• [Material for this exercise]:
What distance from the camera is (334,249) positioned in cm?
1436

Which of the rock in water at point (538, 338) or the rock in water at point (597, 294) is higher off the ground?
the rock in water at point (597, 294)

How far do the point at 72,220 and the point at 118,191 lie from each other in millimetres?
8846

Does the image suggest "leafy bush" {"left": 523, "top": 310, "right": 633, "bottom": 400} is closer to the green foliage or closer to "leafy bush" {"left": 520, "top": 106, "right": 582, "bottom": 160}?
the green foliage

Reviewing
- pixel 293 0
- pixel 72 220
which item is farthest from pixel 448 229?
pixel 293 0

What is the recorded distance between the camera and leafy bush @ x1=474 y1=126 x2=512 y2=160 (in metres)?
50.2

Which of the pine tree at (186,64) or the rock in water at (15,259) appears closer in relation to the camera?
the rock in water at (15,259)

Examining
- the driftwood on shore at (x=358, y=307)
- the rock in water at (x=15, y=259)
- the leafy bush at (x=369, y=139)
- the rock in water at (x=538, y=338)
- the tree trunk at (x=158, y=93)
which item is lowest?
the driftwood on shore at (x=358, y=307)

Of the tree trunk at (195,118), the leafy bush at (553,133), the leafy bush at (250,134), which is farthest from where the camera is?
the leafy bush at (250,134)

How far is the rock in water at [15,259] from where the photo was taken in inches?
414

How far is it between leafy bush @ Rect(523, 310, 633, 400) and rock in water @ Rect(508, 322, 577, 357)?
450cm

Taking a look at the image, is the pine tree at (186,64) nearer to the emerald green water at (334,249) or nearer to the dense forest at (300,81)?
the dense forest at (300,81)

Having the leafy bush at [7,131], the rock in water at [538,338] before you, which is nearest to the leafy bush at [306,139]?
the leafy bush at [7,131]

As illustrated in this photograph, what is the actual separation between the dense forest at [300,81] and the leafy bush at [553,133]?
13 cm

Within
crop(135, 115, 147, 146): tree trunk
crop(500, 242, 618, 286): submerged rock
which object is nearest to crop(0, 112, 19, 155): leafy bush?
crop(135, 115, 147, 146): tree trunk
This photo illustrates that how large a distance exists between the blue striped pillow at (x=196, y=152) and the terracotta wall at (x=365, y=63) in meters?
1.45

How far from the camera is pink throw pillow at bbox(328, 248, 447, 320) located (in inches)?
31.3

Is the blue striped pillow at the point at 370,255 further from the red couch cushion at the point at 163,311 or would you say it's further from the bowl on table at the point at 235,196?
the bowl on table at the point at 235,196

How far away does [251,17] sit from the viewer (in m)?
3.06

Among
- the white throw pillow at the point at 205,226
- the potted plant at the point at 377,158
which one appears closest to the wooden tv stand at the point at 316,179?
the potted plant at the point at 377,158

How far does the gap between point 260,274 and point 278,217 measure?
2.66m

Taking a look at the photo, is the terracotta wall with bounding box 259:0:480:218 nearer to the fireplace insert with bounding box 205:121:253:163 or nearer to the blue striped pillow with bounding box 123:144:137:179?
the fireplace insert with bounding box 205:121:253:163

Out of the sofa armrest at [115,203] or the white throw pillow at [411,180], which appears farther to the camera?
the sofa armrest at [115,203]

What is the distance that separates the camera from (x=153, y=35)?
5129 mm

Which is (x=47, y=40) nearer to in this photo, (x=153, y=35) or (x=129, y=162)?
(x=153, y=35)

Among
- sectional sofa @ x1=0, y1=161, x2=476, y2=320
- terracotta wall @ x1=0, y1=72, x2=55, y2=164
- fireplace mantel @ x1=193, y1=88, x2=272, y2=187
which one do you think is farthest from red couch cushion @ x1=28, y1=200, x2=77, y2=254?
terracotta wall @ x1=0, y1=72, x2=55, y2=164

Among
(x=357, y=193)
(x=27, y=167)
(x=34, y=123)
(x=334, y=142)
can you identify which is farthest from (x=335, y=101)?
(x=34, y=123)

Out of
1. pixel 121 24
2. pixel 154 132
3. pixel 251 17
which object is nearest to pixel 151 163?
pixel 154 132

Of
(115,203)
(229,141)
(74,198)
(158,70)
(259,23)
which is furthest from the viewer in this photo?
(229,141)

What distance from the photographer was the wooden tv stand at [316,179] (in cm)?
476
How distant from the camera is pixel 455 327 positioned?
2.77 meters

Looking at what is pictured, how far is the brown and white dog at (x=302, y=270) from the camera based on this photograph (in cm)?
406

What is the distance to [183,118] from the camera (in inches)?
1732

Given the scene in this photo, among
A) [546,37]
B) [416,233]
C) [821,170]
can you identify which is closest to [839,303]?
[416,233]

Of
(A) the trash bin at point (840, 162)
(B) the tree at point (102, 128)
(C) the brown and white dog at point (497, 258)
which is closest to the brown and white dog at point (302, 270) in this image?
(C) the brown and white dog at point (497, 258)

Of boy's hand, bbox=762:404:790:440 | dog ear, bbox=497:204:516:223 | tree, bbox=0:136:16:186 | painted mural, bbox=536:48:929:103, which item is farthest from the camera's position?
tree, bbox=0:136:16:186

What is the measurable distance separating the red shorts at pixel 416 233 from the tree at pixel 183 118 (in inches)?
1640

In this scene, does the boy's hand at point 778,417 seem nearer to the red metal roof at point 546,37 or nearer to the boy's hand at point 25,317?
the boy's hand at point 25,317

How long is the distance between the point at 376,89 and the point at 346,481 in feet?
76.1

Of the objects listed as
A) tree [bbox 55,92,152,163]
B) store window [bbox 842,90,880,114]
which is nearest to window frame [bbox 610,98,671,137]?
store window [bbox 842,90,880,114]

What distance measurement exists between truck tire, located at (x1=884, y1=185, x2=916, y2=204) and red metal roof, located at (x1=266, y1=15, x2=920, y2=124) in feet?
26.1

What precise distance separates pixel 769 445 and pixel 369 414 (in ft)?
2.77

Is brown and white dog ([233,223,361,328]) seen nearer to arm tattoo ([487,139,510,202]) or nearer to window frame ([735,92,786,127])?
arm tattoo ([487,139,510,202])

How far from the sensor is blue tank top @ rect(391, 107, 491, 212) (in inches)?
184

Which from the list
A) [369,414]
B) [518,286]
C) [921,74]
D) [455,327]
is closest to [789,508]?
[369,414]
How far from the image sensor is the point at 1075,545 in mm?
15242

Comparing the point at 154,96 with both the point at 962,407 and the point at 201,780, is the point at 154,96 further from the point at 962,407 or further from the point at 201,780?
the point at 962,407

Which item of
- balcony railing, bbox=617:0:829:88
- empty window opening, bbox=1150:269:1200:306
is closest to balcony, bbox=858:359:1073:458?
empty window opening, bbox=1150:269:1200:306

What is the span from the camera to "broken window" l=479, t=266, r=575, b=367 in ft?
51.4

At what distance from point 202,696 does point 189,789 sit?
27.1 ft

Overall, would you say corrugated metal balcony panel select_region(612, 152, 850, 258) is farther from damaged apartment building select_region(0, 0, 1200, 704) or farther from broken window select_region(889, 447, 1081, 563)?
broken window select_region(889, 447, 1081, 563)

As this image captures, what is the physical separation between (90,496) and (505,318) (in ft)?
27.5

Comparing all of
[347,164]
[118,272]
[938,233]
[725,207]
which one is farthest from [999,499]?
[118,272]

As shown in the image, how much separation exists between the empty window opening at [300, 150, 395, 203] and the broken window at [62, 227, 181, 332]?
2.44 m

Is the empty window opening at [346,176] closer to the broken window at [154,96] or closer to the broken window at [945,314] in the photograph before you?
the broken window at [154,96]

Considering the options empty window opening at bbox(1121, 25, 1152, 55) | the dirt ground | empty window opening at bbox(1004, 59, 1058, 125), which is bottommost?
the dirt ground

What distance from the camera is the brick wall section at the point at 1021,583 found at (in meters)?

• [Instruction]: Set all of the records down again, exactly as they stand.

• [Finished answer]:
What distance from the camera is (334,249) positioned in cm?
1436

Which of the rock in water at point (538, 338) or the rock in water at point (597, 294) is higher off the ground?
the rock in water at point (597, 294)

How far do the point at 72,220 and the point at 118,191 lie from each other in millimetres?
8846

Does the image suggest "leafy bush" {"left": 523, "top": 310, "right": 633, "bottom": 400} is closer to the green foliage or closer to "leafy bush" {"left": 520, "top": 106, "right": 582, "bottom": 160}?
the green foliage

Reviewing
- pixel 293 0
- pixel 72 220
which item is farthest from pixel 448 229?
pixel 293 0

What is the recorded distance between the camera and leafy bush @ x1=474 y1=126 x2=512 y2=160 (in metres)?
50.2

Which of the pine tree at (186,64) or the rock in water at (15,259) appears closer in relation to the camera?
the rock in water at (15,259)

Examining
- the driftwood on shore at (x=358, y=307)
- the rock in water at (x=15, y=259)
- the leafy bush at (x=369, y=139)
- the rock in water at (x=538, y=338)
- the tree trunk at (x=158, y=93)
which item is lowest?
the driftwood on shore at (x=358, y=307)

Of the tree trunk at (195,118), the leafy bush at (553,133), the leafy bush at (250,134), which is farthest from where the camera is?
the leafy bush at (250,134)

How far is the rock in water at [15,259] from where the photo was taken in inches?
414

How far is it between leafy bush @ Rect(523, 310, 633, 400) and rock in water @ Rect(508, 322, 577, 357)?
450cm

Taking a look at the image, is the pine tree at (186,64) nearer to the emerald green water at (334,249) or nearer to the dense forest at (300,81)?
the dense forest at (300,81)

Having the leafy bush at [7,131], the rock in water at [538,338] before you, which is nearest to the leafy bush at [306,139]?
the leafy bush at [7,131]

As illustrated in this photograph, what is the actual separation between the dense forest at [300,81] and the leafy bush at [553,133]?
13 cm

Within
crop(135, 115, 147, 146): tree trunk
crop(500, 242, 618, 286): submerged rock
which object is nearest to crop(0, 112, 19, 155): leafy bush?
crop(135, 115, 147, 146): tree trunk
This photo illustrates that how large a distance exists between the blue striped pillow at (x=196, y=152) and the terracotta wall at (x=365, y=63) in meters?
1.45

How far from the camera is pink throw pillow at bbox(328, 248, 447, 320) located (in inches)?
31.3

Is the blue striped pillow at the point at 370,255 further from the red couch cushion at the point at 163,311 or would you say it's further from the bowl on table at the point at 235,196?
the bowl on table at the point at 235,196

How far away does [251,17] sit from the viewer (in m)?
3.06

Among
- the white throw pillow at the point at 205,226
- the potted plant at the point at 377,158
which one appears closest to the wooden tv stand at the point at 316,179?
the potted plant at the point at 377,158

How far does the gap between point 260,274 and point 278,217 measure?
2.66m

Taking a look at the photo, is the terracotta wall with bounding box 259:0:480:218 nearer to the fireplace insert with bounding box 205:121:253:163 or nearer to the blue striped pillow with bounding box 123:144:137:179?
the fireplace insert with bounding box 205:121:253:163

Out of the sofa armrest at [115,203] or the white throw pillow at [411,180], which appears farther to the camera?
the sofa armrest at [115,203]

What is the distance that separates the camera from (x=153, y=35)?
5129 mm

Which is (x=47, y=40) nearer to in this photo, (x=153, y=35) or (x=129, y=162)?
(x=153, y=35)

Among
- sectional sofa @ x1=0, y1=161, x2=476, y2=320
- terracotta wall @ x1=0, y1=72, x2=55, y2=164
- fireplace mantel @ x1=193, y1=88, x2=272, y2=187
which one do you think is farthest from red couch cushion @ x1=28, y1=200, x2=77, y2=254?
terracotta wall @ x1=0, y1=72, x2=55, y2=164

Among
(x=357, y=193)
(x=27, y=167)
(x=34, y=123)
(x=334, y=142)
can you identify which is farthest from (x=335, y=101)?
(x=34, y=123)

Out of
1. pixel 121 24
2. pixel 154 132
3. pixel 251 17
which object is nearest to pixel 151 163?
pixel 154 132

Of
(115,203)
(229,141)
(74,198)
(158,70)
(259,23)
which is furthest from the viewer in this photo?
(229,141)

What distance from the photographer was the wooden tv stand at [316,179] (in cm)?
476
How distant from the camera is pixel 455 327 positioned?
2.77 meters

Looking at what is pictured, how far is the brown and white dog at (x=302, y=270) from the camera based on this photograph (in cm)?
406

What is the distance to [183,118] from the camera (in inches)?
1732

Given the scene in this photo, among
A) [546,37]
B) [416,233]
C) [821,170]
can you identify which is closest to [839,303]?
[416,233]

Of
(A) the trash bin at point (840, 162)
(B) the tree at point (102, 128)
(C) the brown and white dog at point (497, 258)
which is closest to the brown and white dog at point (302, 270) in this image?
(C) the brown and white dog at point (497, 258)

Of boy's hand, bbox=762:404:790:440 | dog ear, bbox=497:204:516:223 | tree, bbox=0:136:16:186 | painted mural, bbox=536:48:929:103, which item is farthest from the camera's position?
tree, bbox=0:136:16:186

What is the measurable distance separating the red shorts at pixel 416 233 from the tree at pixel 183 118 (in inches)?
1640

In this scene, does the boy's hand at point 778,417 seem nearer to the red metal roof at point 546,37 or nearer to the boy's hand at point 25,317?
the boy's hand at point 25,317

How long is the distance between the point at 376,89 and the point at 346,481 in feet?
76.1

Of the objects listed as
A) tree [bbox 55,92,152,163]
B) store window [bbox 842,90,880,114]
which is nearest to window frame [bbox 610,98,671,137]?
store window [bbox 842,90,880,114]

What distance measurement exists between truck tire, located at (x1=884, y1=185, x2=916, y2=204) and red metal roof, located at (x1=266, y1=15, x2=920, y2=124) in feet?
26.1

What precise distance separates pixel 769 445 and pixel 369 414 (in ft)?
2.77

Is brown and white dog ([233,223,361,328]) seen nearer to arm tattoo ([487,139,510,202]) or nearer to window frame ([735,92,786,127])?
arm tattoo ([487,139,510,202])

How far from the sensor is blue tank top @ rect(391, 107, 491, 212) (in inches)?
184

Which from the list
A) [369,414]
B) [518,286]
C) [921,74]
D) [455,327]
is closest to [789,508]?
[369,414]
How far from the image sensor is the point at 1075,545 in mm?
15242

Comparing the point at 154,96 with both the point at 962,407 and the point at 201,780, is the point at 154,96 further from the point at 962,407 or further from the point at 201,780?
the point at 962,407

Which item of
- balcony railing, bbox=617:0:829:88
- empty window opening, bbox=1150:269:1200:306
is closest to balcony, bbox=858:359:1073:458?
empty window opening, bbox=1150:269:1200:306

What is the span from the camera to "broken window" l=479, t=266, r=575, b=367 in ft?
51.4

At what distance from point 202,696 does point 189,789 sit?
27.1 ft

Overall, would you say corrugated metal balcony panel select_region(612, 152, 850, 258) is farther from damaged apartment building select_region(0, 0, 1200, 704) or farther from broken window select_region(889, 447, 1081, 563)?
broken window select_region(889, 447, 1081, 563)

As this image captures, what is the physical separation between (90,496) and (505,318) (in ft)?
27.5

Comparing all of
[347,164]
[118,272]
[938,233]
[725,207]
which one is farthest from [999,499]?
[118,272]

As shown in the image, how much separation exists between the empty window opening at [300, 150, 395, 203] and the broken window at [62, 227, 181, 332]?
2.44 m

Is the empty window opening at [346,176] closer to the broken window at [154,96] or closer to the broken window at [945,314] in the photograph before you?
the broken window at [154,96]

Considering the options empty window opening at bbox(1121, 25, 1152, 55) | the dirt ground | empty window opening at bbox(1004, 59, 1058, 125), which is bottommost?
the dirt ground

What distance from the camera is the brick wall section at the point at 1021,583 found at (in meters)?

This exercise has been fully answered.